When I heard the story of the name she chose, I had to laugh. One of the biggest, most successful authors in the world writing under a pseudonym, and no one found out until after the book had cracked the New York Times Bestseller List. I’ve heard rumors of her reasoning; to escape the judgement that had plagued her last book, The Casual Vacancy, she took steps to ensure that the fruits of her labors wouldn’t be judged alongside Harry Potter, that she would be able to write what she wanted and have it be judged by itself, as opposed to constantly being compared to the bespeckled boy with broken glasses that so many of us came to love over the years. In this, she has undoubtedly succeeded. There’s also something cool of the mystery at the heart of this mystery novel; who is Robert Galbraith, this unknown author with such a forcefully good book?
In a world dominated so heavily by C.S.I., Law & Order, Bones, Luther, Sherlock, etc., I pride myself on being able to find the killer, to solve the case. I race against the detectives and private eyes whose lives I read and watch. Cuckoo fooled me the whole way through, despite getting even more information on it’s variety of suspects than television ever gives me. This is one aspect of the book that makes it a standout among its peers. Being able to hold onto the mystery for any amount of time is an impressive thing for a crime novel now, considering how well informed we are as a whole, not to mention the internet.

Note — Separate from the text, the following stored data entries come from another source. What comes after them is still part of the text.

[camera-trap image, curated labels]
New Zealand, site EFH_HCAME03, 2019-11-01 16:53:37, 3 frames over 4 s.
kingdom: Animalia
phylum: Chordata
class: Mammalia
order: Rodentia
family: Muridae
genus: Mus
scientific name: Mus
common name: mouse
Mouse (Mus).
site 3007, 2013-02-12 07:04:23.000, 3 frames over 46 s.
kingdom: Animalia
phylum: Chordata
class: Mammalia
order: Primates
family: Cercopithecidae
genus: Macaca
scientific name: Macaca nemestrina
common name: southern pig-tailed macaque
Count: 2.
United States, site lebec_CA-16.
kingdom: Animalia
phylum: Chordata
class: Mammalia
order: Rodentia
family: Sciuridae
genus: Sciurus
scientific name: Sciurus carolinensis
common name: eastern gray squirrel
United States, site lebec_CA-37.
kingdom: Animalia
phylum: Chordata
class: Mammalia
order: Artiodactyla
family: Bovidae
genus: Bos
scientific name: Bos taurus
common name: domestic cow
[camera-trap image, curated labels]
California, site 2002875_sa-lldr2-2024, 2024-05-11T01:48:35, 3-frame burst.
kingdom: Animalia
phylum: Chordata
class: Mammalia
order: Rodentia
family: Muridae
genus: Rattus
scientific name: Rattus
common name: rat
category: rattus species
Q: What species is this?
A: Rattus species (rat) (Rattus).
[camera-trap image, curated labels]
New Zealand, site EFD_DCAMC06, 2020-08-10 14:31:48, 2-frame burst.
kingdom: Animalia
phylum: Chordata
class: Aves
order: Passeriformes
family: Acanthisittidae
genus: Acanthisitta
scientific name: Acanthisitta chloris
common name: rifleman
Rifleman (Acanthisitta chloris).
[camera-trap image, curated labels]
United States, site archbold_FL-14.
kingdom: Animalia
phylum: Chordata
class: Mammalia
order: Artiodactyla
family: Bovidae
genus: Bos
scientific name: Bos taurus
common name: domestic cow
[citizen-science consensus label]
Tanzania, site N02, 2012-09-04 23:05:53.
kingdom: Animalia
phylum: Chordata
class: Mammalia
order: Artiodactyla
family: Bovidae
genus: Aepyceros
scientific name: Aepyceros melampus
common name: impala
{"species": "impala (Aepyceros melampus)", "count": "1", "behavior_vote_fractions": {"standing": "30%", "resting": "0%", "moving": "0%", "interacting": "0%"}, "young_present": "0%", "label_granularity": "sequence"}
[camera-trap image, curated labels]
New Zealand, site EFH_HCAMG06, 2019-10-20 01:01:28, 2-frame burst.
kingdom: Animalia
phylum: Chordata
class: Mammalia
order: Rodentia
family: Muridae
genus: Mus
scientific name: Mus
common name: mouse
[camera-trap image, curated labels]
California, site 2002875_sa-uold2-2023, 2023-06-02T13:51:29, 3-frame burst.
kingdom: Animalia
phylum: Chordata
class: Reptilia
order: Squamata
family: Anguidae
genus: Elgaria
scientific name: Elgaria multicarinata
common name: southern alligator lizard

The Cuckoo’s Calling will drag you into the world of the rich and famous, as Strike interviews the prominent young model’s closest fellows, from the man that designed most of the clothing she showed off in her career, to her drug-addled actor-turned-musician tumultuous boyfriend, Cormoran Strike ventures into not only the parts of high society Lula touched in life, but also into the darker aspects that come along with fame. He sees the paparazzi in everything Lula did, hears of her closest friends and confidants selling their stories about her to the tabloids to make a quick buck, using her to try and climb their own ladder to the top. This outsider-looking-in perspective helps give the reader a glimpse into the seldom seen or talked of downsides of fame and fortune.
Told through the eyes of both Strike and his new secretary Robin, Cuckoo is definitely a must-read. It’s mystery hooks you in, and is so well fleshed out that it keeps you guessing the answer right up to the moment that Strike himself realizes the truth. An enigma wrapped in secrecy, garnished with a thrilling narrative, The Cuckoo’s Calling is one book that should be added to everyone’s personal library. J.K. Rowling has done it again, and I, for one, truly hope that this isn’t the last we’ll see of the grizzly detective, Cormoran Strike, or of Robin, his eager and hopeful assistant.